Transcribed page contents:

==================================================

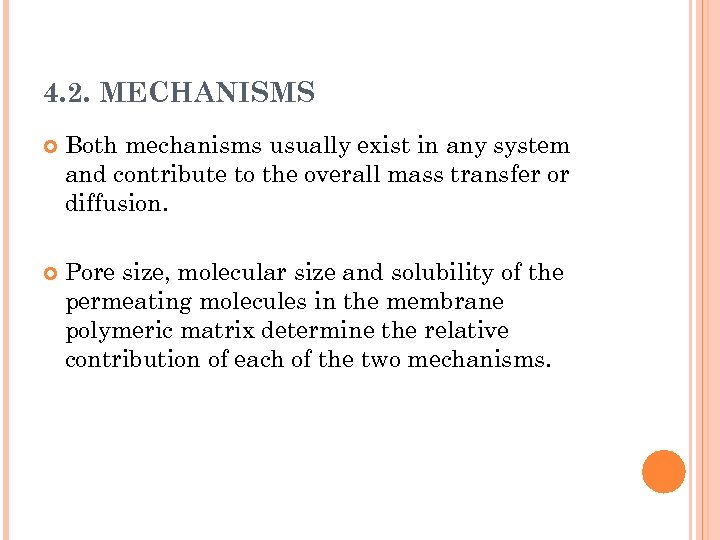 4.2. MECHANISMS

Both mechanisms usually exist in any system and contribute to the overall mass transfer or diffusion.

Pore size, molecular size and solubility of the permeating molecules in the membrane polymeric matrix determine the relative contribution of each of the two mechanisms.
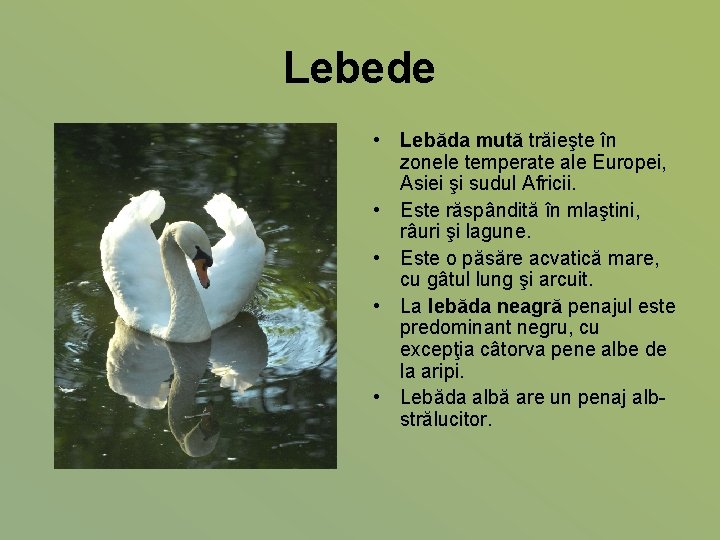 Lebede

• Lebăda mută trăieşte în zonele temperate ale Europei, Asiei şi sudul Africii.
• Este răspândită în mlaştini, râuri şi lagune.
• Este o păsăre acvatică mare, cu gâtul lung şi arcuit.
• La lebăda neagră penajul este predominant negru, cu excepţia câtorva pene albe de la aripi.
• Lebăda albă are un penaj alb-strălucitor.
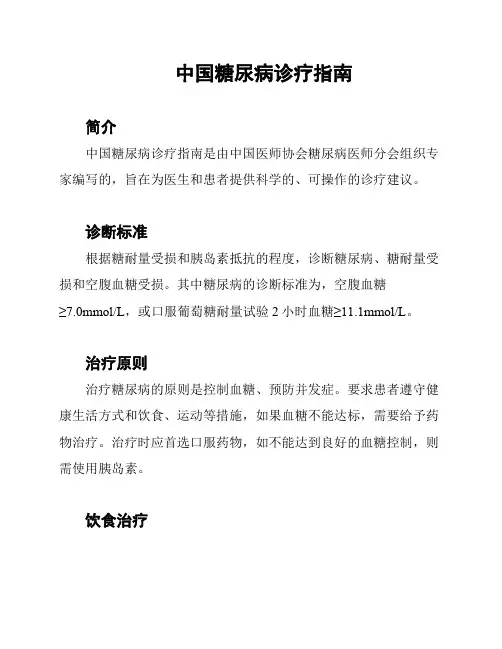 中国糖尿病诊疗指南

简介

中国糖尿病诊疗指南是由中国医师协会糖尿病医师分会组织专家编写的，旨在为医生和患者提供科学的、可操作的诊疗建议。

诊断标准

根据糖耐量受损和胰岛素抵抗的程度，诊断糖尿病、糖耐量受损和空腹血糖受损。其中糖尿病的诊断标准为，空腹血糖≥7.0mmol/L，或口服葡萄糖耐量试验 2 小时血糖≥11.1mmol/L。

治疗原则

治疗糖尿病的原则是控制血糖、预防并发症。要求患者遵守健康生活方式和饮食、运动等措施，如果血糖不能达标，需要给予药物治疗。治疗时应首选口服药物，如不能达到良好的血糖控制，则需使用胰岛素。

饮食治疗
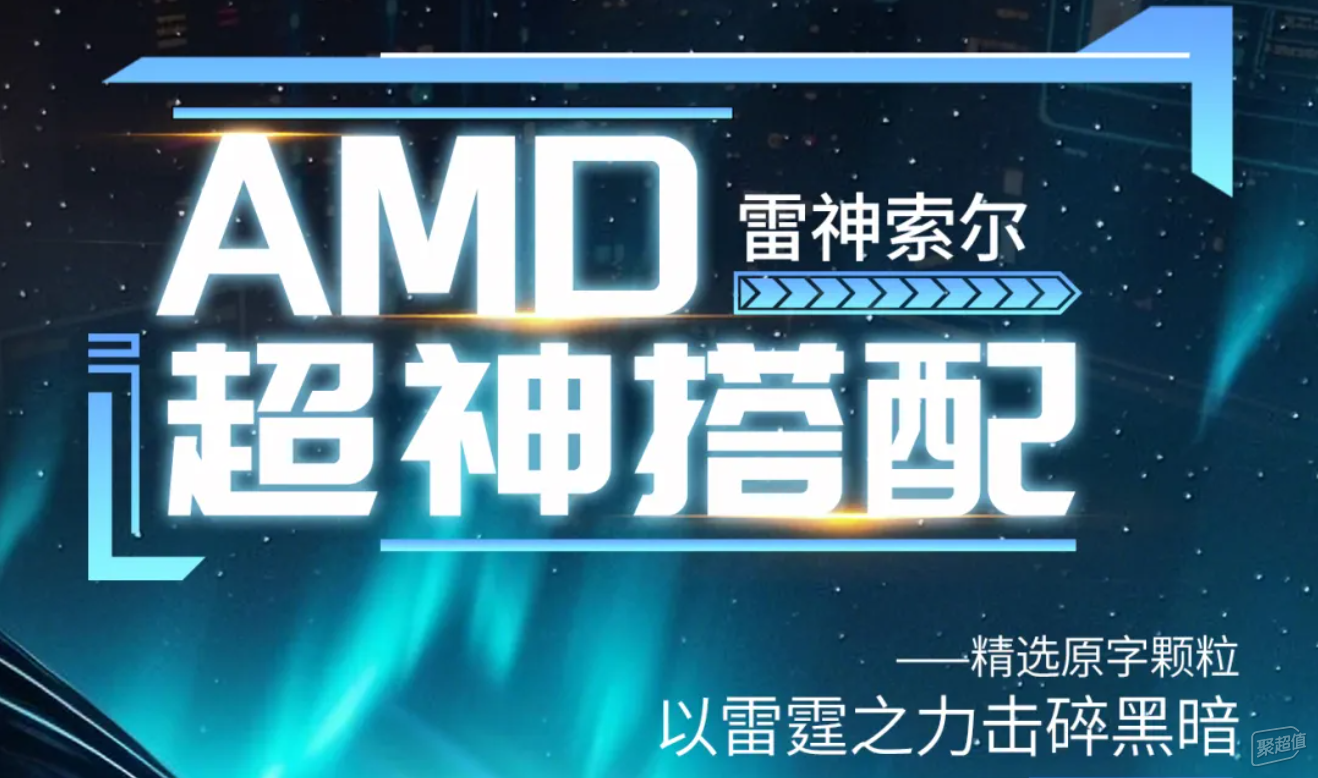 AMD
雷神索尔
超神搭配

——精选原字颗粒
以雷霆之力击碎黑暗

聚超值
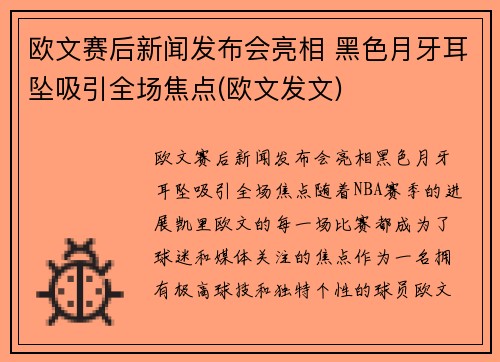 欧文赛后新闻发布会亮相 黑色月牙耳坠吸引全场焦点(欧文发文)

欧文赛后新闻发布会亮相黑色月牙耳坠吸引全场焦点随着NBA赛季的进展凯里欧文的每一场比赛都成为了球迷和媒体关注的焦点作为一名拥有极高球技和独特个性的球员欧文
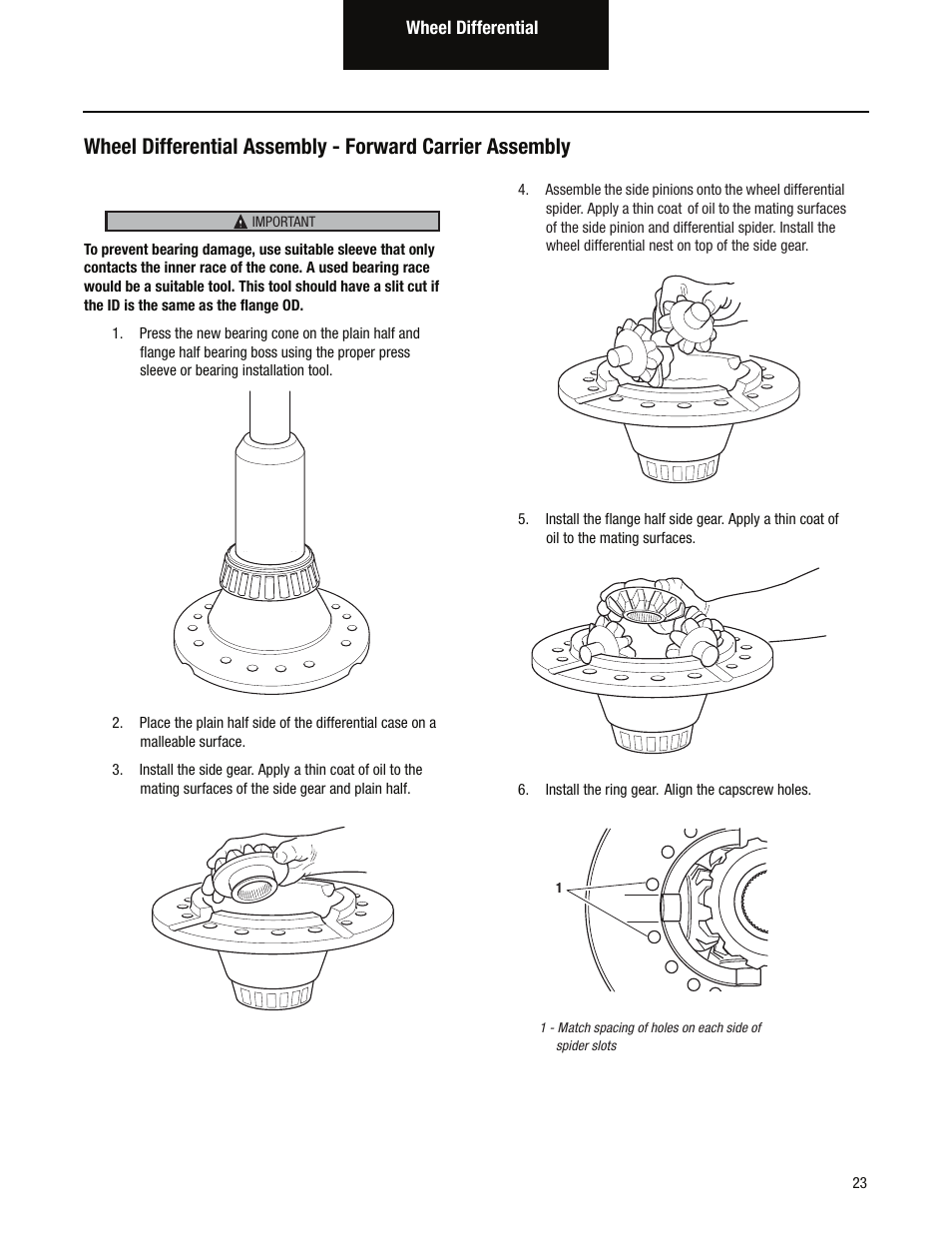 Wheel Differential

Wheel Differential Assembly - Forward Carrier Assembly

IMPORTANT

To prevent bearing damage, use suitable sleeve that only contacts the inner race of the cone. A used bearing race would be a suitable tool. This tool should have a slit cut if the ID is the same as the flange OD.

1. Press the new bearing cone on the plain half and flange half bearing boss using the proper press sleeve or bearing installation tool.

2. Place the plain half side of the differential case on a malleable surface.

3. Install the side gear. Apply a thin coat of oil to the mating surfaces of the side gear and plain half.

4. Assemble the side pinions onto the wheel differential spider. Apply a thin coat of oil to the mating surfaces of the side pinion and differential spider. Install the wheel differential nest on top of the side gear.

5. Install the flange half side gear. Apply a thin coat of oil to the mating surfaces.

6. Install the ring gear. Align the capscrew holes.

1

1 - Match spacing of holes on each side of spider slots

23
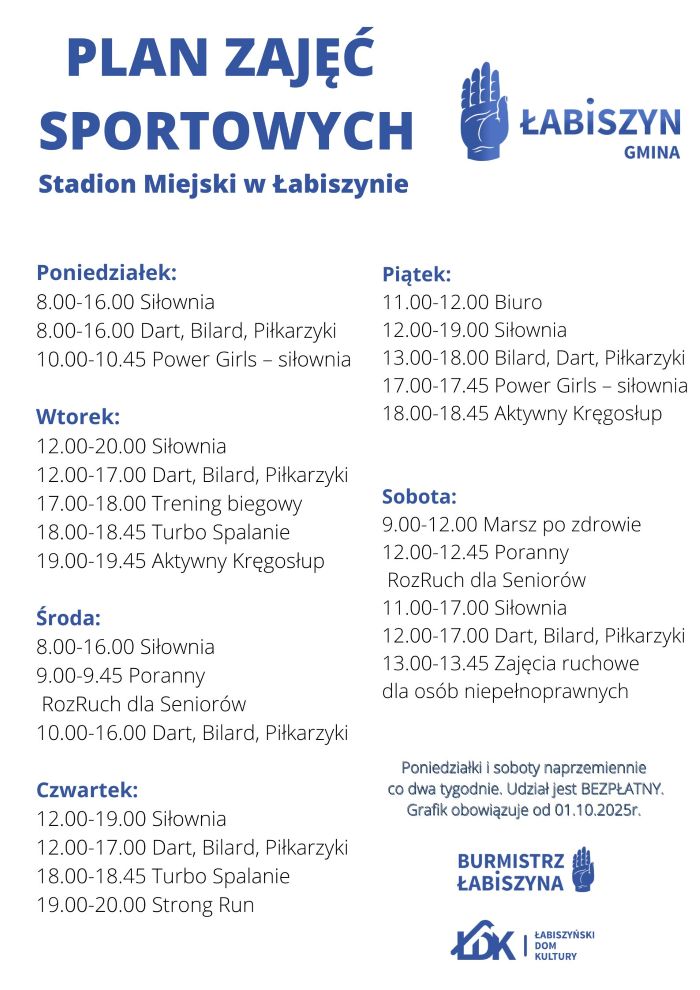 PLAN ZAJĘĆ SPORTOWYCH

Stadion Miejski w Łabiszynie

ŁABISZYN
GMINA

Poniedziałek:
8.00-16.00 Siłownia
8.00-16.00 Dart, Bilard, Piłkarzyki
10.00-10.45 Power Girls – siłownia

Wtorek:
12.00-20.00 Siłownia
12.00-17.00 Dart, Bilard, Piłkarzyki
17.00-18.00 Trening biegowy
18.00-18.45 Turbo Spalanie
19.00-19.45 Aktywny Kręgosłup

Środa:
8.00-16.00 Siłownia
9.00-9.45 Poranny RozRuch dla Seniorów
10.00-16.00 Dart, Bilard, Piłkarzyki

Czwartek:
12.00-19.00 Siłownia
12.00-17.00 Dart, Bilard, Piłkarzyki
18.00-18.45 Turbo Spalanie
19.00-20.00 Strong Run

Piątek:
11.00-12.00 Biuro
12.00-19.00 Siłownia
13.00-18.00 Bilard, Dart, Piłkarzyki
17.00-17.45 Power Girls – siłownia
18.00-18.45 Aktywny Kręgosłup

Sobota:
9.00-12.00 Marsz po zdrowie
12.00-12.45 Poranny RozRuch dla Seniorów
11.00-17.00 Siłownia
12.00-17.00 Dart, Bilard, Piłkarzyki
13.00-13.45 Zajęcia ruchowe dla osób niepełnoprawnych

Poniedziałki i soboty naprzemiennie co dwa tygodnie. Udział jest BEZPŁATNY. Grafik obowiązuje od 01.10.2025r.

BURMISTRZ ŁABISZYNA

ŁDK ŁABISZYŃSKI DOM KULTURY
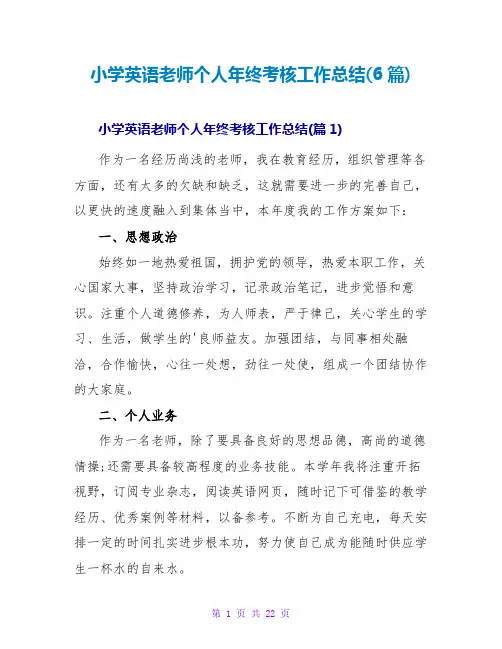 小学英语老师个人年终考核工作总结(6 篇)

小学英语老师个人年终考核工作总结(篇 1)

作为一名经历尚浅的老师，我在教育经历，组织管理等各方面，还有太多的欠缺和缺乏，这就需要进一步的完善自己，以更快的速度融入到集体当中，本年度我的工作方案如下：

一、思想政治

始终如一地热爱祖国，拥护党的领导，热爱本职工作，关心国家大事，坚持政治学习，记录政治笔记，进步觉悟和意识。注重个人道德修养，为人师表，严于律己，关心学生的学习、生活，做学生的'良师益友。加强团结，与同事相处融洽，合作愉快，心往一处想，劲往一处使，组成一个团结协作的大家庭。

二、个人业务

作为一名老师，除了要具备良好的思想品德，高尚的道德情操;还需要具备较高程度的业务技能。本学年我将注重开拓视野，订阅专业杂志，阅读英语网页，随时记下可借鉴的教学经历、优秀案例等材料，以备参考。不断为自己充电，每天安排一定的时间扎实进步根本功，努力使自己成为能随时供应学生一杯水的自来水。

第 1 页 共 22 页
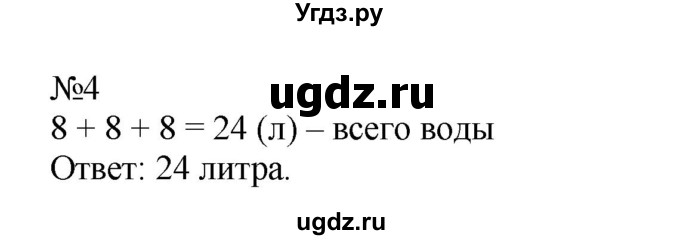 Угдз.ру

№4 ugdz.ru
$8 + 8 + 8 = 24$ (л) – всего воды
Ответ: 24 литра.

ugdz.ru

==================================================

* [Exercise brief]: Where in the entries above does the word "mating" appear? Copy each line that has it.

* [Solved problem]:
3. Install the side gear. Apply a thin coat of oil to the mating surfaces of the side gear and plain half.
4. Assemble the side pinions onto the wheel differential spider. Apply a thin coat of oil to the mating surfaces of the side pinion and differential spider. Install the wheel differential nest on top of the side gear.
5. Install the flange half side gear. Apply a thin coat of oil to the mating surfaces.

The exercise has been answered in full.